I will like resolve these problems before test the performance in our true cluster.

Any pointer?
Agustín

Collapse
Posted by Malte Sussdorff on
package_id_from_package_key makes a round trip to the site node cache to figure out the package_id. Not sure why, but thats how it is. You can easily circumwent this by changing the way xotcl requests the package_id or by running site_node::update_cache with the node_id of the object = package_id from the request processor on initialization of the request processor.

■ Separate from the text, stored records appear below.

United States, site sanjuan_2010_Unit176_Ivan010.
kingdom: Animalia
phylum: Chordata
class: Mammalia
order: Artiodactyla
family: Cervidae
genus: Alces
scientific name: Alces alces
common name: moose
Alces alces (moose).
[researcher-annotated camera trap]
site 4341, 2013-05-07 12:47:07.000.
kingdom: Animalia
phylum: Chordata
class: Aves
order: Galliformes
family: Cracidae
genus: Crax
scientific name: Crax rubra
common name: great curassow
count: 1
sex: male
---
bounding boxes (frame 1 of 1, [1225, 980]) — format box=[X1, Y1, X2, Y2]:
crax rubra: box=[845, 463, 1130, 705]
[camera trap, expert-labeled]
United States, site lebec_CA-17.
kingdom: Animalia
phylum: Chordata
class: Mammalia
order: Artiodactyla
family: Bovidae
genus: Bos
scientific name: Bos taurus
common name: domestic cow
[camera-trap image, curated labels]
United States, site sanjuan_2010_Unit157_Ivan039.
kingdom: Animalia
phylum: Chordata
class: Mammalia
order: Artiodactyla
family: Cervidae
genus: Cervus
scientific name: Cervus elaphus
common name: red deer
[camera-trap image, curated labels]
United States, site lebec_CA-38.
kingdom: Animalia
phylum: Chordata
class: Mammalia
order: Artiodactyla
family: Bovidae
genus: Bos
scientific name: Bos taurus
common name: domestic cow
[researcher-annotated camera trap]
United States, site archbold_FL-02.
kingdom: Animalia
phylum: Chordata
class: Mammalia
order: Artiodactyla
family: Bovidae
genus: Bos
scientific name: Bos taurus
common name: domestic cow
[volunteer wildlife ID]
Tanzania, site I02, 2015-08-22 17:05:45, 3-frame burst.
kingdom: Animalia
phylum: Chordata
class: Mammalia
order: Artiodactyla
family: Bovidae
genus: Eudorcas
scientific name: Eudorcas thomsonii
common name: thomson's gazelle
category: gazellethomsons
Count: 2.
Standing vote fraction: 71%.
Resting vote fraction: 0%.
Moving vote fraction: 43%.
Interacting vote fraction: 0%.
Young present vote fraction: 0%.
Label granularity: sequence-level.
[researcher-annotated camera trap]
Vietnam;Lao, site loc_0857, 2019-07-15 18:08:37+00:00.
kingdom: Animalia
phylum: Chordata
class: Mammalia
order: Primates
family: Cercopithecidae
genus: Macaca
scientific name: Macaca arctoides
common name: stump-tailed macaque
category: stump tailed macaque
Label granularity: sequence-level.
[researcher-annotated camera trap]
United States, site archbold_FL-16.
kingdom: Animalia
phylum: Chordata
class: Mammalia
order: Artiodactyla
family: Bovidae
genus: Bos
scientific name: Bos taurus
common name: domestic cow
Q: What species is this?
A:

I dont have a checkout of LORSM from 5.2, but in HEAD I could not find anything which could cause this behaviour. If you could specify the error a little bit larger (not only this message but the whole text from the error log) then i might be able to help more.

In general there should be no direct nsv call to the site node. In HEAD it is done using site_node::get_url_from_object_id and this should work just fine (at least the procedure should be unable to fail), but maybe you have a culprit there.

Hi Malte!

We are working in our production cluster with your code
with some small mods. The speed are very increased.
Thanks!

We have since 400 concurrent connections.
If anybody want to know how is our system:

http://aulavirtual.uv.es/ficheros/view/imagenes%5C/CLUSTER_AulaVirtual_pub.gif

NOTES:

Another patch (line 360, site-nodes-procs.tcl):
db_foreach $query_name {} {
if {$parent_id eq ""} {
# url of root node
set url "/"
} else {
# append directory to url of parent node
if { [info exists url_by_node_id($parent_id)] } {
set url $url_by_node_id($parent_id)
} else {
set url [db_string snid {select site_node__url(:parent_id)} -default ""]
}
append url $name
if { $directory_p eq "t" } { append url "/" }
}

Regards,
Agustin

THis is excellent news Agustin. If you have the time maybe you can patch the file in CVS HEAD directly and upload it? This would be great.

.LRN Honchos. Is it okay to include the patch above in 5.3 or should I only commit this to the HEAD version of .LRN?

Collapse
Posted by Gustaf Neumann on
changed lookup of package_id from package key such it does not need the site nodes in xotcl-core (cvs HEAD).